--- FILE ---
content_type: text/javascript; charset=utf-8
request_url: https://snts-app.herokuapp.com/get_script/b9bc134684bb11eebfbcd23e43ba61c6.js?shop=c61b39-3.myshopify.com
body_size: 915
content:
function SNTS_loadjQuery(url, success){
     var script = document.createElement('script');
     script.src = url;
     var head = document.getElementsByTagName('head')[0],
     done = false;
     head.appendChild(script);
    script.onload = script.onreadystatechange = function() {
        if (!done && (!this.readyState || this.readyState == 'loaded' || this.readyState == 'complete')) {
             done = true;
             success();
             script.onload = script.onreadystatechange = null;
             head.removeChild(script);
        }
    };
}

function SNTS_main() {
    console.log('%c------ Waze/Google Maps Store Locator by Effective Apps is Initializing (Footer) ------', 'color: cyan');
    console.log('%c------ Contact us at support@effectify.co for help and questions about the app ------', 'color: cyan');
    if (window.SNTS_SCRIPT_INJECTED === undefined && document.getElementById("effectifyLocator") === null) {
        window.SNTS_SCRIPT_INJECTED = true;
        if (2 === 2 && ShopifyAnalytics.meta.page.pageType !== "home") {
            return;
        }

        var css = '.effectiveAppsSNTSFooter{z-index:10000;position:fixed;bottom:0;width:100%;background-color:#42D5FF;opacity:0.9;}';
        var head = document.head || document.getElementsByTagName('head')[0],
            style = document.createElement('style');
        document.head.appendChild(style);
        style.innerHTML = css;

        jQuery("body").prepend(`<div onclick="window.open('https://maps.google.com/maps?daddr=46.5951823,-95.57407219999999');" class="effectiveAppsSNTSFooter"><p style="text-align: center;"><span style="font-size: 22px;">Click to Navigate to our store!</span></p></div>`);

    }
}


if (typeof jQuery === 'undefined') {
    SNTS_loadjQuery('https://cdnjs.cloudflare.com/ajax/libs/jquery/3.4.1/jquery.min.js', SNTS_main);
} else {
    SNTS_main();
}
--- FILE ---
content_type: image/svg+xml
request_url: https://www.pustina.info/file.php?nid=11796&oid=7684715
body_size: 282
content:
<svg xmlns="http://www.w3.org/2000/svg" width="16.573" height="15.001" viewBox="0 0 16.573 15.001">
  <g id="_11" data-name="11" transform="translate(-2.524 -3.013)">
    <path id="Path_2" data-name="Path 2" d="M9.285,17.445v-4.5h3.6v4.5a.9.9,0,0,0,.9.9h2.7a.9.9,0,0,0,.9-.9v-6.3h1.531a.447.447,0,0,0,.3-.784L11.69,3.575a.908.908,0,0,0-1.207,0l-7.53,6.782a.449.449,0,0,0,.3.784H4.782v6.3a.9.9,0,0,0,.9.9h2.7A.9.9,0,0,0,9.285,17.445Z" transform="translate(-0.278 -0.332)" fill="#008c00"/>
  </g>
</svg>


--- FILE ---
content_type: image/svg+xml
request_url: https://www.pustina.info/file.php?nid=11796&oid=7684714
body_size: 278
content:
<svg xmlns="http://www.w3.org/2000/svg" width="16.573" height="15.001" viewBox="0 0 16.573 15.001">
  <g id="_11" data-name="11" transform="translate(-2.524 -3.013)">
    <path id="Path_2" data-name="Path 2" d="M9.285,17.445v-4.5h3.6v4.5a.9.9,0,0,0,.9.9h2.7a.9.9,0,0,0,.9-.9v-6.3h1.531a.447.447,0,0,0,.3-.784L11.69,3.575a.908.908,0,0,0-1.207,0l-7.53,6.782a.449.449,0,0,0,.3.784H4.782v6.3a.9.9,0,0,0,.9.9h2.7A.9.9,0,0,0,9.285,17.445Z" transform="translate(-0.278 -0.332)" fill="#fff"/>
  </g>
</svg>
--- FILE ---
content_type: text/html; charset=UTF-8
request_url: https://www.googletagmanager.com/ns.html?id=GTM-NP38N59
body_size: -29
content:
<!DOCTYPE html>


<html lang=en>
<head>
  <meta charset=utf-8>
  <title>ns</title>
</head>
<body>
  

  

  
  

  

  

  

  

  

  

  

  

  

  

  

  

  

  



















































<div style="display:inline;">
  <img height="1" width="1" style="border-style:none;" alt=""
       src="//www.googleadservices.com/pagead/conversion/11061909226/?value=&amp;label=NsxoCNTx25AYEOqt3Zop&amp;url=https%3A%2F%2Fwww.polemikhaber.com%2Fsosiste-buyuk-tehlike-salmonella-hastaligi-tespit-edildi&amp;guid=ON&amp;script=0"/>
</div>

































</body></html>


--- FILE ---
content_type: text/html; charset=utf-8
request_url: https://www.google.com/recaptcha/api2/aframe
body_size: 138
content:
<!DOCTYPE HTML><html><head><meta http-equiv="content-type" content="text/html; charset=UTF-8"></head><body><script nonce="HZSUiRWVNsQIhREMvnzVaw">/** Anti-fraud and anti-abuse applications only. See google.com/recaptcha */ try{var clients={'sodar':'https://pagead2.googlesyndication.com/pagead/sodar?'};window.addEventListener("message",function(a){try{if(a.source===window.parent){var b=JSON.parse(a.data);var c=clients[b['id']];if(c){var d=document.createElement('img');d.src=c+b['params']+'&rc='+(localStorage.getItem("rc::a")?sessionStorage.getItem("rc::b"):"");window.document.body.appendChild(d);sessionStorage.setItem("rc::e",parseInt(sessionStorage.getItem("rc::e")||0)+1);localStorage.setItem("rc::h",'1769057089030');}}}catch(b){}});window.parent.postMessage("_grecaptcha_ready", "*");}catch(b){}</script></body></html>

> [Work required] Please output all the lines above exactly as given.

> [Answer to this task]
--- FILE ---
content_type: text/javascript; charset=utf-8
request_url: https://snts-app.herokuapp.com/get_script/b9bc134684bb11eebfbcd23e43ba61c6.js?shop=c61b39-3.myshopify.com
body_size: 915
content:
function SNTS_loadjQuery(url, success){
     var script = document.createElement('script');
     script.src = url;
     var head = document.getElementsByTagName('head')[0],
     done = false;
     head.appendChild(script);
    script.onload = script.onreadystatechange = function() {
        if (!done && (!this.readyState || this.readyState == 'loaded' || this.readyState == 'complete')) {
             done = true;
             success();
             script.onload = script.onreadystatechange = null;
             head.removeChild(script);
        }
    };
}

function SNTS_main() {
    console.log('%c------ Waze/Google Maps Store Locator by Effective Apps is Initializing (Footer) ------', 'color: cyan');
    console.log('%c------ Contact us at support@effectify.co for help and questions about the app ------', 'color: cyan');
    if (window.SNTS_SCRIPT_INJECTED === undefined && document.getElementById("effectifyLocator") === null) {
        window.SNTS_SCRIPT_INJECTED = true;
        if (2 === 2 && ShopifyAnalytics.meta.page.pageType !== "home") {
            return;
        }

        var css = '.effectiveAppsSNTSFooter{z-index:10000;position:fixed;bottom:0;width:100%;background-color:#42D5FF;opacity:0.9;}';
        var head = document.head || document.getElementsByTagName('head')[0],
            style = document.createElement('style');
        document.head.appendChild(style);
        style.innerHTML = css;

        jQuery("body").prepend(`<div onclick="window.open('https://maps.google.com/maps?daddr=46.5951823,-95.57407219999999');" class="effectiveAppsSNTSFooter"><p style="text-align: center;"><span style="font-size: 22px;">Click to Navigate to our store!</span></p></div>`);

    }
}


if (typeof jQuery === 'undefined') {
    SNTS_loadjQuery('https://cdnjs.cloudflare.com/ajax/libs/jquery/3.4.1/jquery.min.js', SNTS_main);
} else {
    SNTS_main();
}
--- FILE ---
content_type: image/svg+xml
request_url: https://www.pustina.info/file.php?nid=11796&oid=7684715
body_size: 282
content:
<svg xmlns="http://www.w3.org/2000/svg" width="16.573" height="15.001" viewBox="0 0 16.573 15.001">
  <g id="_11" data-name="11" transform="translate(-2.524 -3.013)">
    <path id="Path_2" data-name="Path 2" d="M9.285,17.445v-4.5h3.6v4.5a.9.9,0,0,0,.9.9h2.7a.9.9,0,0,0,.9-.9v-6.3h1.531a.447.447,0,0,0,.3-.784L11.69,3.575a.908.908,0,0,0-1.207,0l-7.53,6.782a.449.449,0,0,0,.3.784H4.782v6.3a.9.9,0,0,0,.9.9h2.7A.9.9,0,0,0,9.285,17.445Z" transform="translate(-0.278 -0.332)" fill="#008c00"/>
  </g>
</svg>


--- FILE ---
content_type: image/svg+xml
request_url: https://www.pustina.info/file.php?nid=11796&oid=7684714
body_size: 278
content:
<svg xmlns="http://www.w3.org/2000/svg" width="16.573" height="15.001" viewBox="0 0 16.573 15.001">
  <g id="_11" data-name="11" transform="translate(-2.524 -3.013)">
    <path id="Path_2" data-name="Path 2" d="M9.285,17.445v-4.5h3.6v4.5a.9.9,0,0,0,.9.9h2.7a.9.9,0,0,0,.9-.9v-6.3h1.531a.447.447,0,0,0,.3-.784L11.69,3.575a.908.908,0,0,0-1.207,0l-7.53,6.782a.449.449,0,0,0,.3.784H4.782v6.3a.9.9,0,0,0,.9.9h2.7A.9.9,0,0,0,9.285,17.445Z" transform="translate(-0.278 -0.332)" fill="#fff"/>
  </g>
</svg>
--- FILE ---
content_type: text/html; charset=UTF-8
request_url: https://www.googletagmanager.com/ns.html?id=GTM-NP38N59
body_size: -29
content:
<!DOCTYPE html>


<html lang=en>
<head>
  <meta charset=utf-8>
  <title>ns</title>
</head>
<body>
  

  

  
  

  

  

  

  

  

  

  

  

  

  

  

  

  

  



















































<div style="display:inline;">
  <img height="1" width="1" style="border-style:none;" alt=""
       src="//www.googleadservices.com/pagead/conversion/11061909226/?value=&amp;label=NsxoCNTx25AYEOqt3Zop&amp;url=https%3A%2F%2Fwww.polemikhaber.com%2Fsosiste-buyuk-tehlike-salmonella-hastaligi-tespit-edildi&amp;guid=ON&amp;script=0"/>
</div>

































</body></html>


--- FILE ---
content_type: text/html; charset=utf-8
request_url: https://www.google.com/recaptcha/api2/aframe
body_size: 138
content:
<!DOCTYPE HTML><html><head><meta http-equiv="content-type" content="text/html; charset=UTF-8"></head><body><script nonce="HZSUiRWVNsQIhREMvnzVaw">/** Anti-fraud and anti-abuse applications only. See google.com/recaptcha */ try{var clients={'sodar':'https://pagead2.googlesyndication.com/pagead/sodar?'};window.addEventListener("message",function(a){try{if(a.source===window.parent){var b=JSON.parse(a.data);var c=clients[b['id']];if(c){var d=document.createElement('img');d.src=c+b['params']+'&rc='+(localStorage.getItem("rc::a")?sessionStorage.getItem("rc::b"):"");window.document.body.appendChild(d);sessionStorage.setItem("rc::e",parseInt(sessionStorage.getItem("rc::e")||0)+1);localStorage.setItem("rc::h",'1769057089030');}}}catch(b){}});window.parent.postMessage("_grecaptcha_ready", "*");}catch(b){}</script></body></html>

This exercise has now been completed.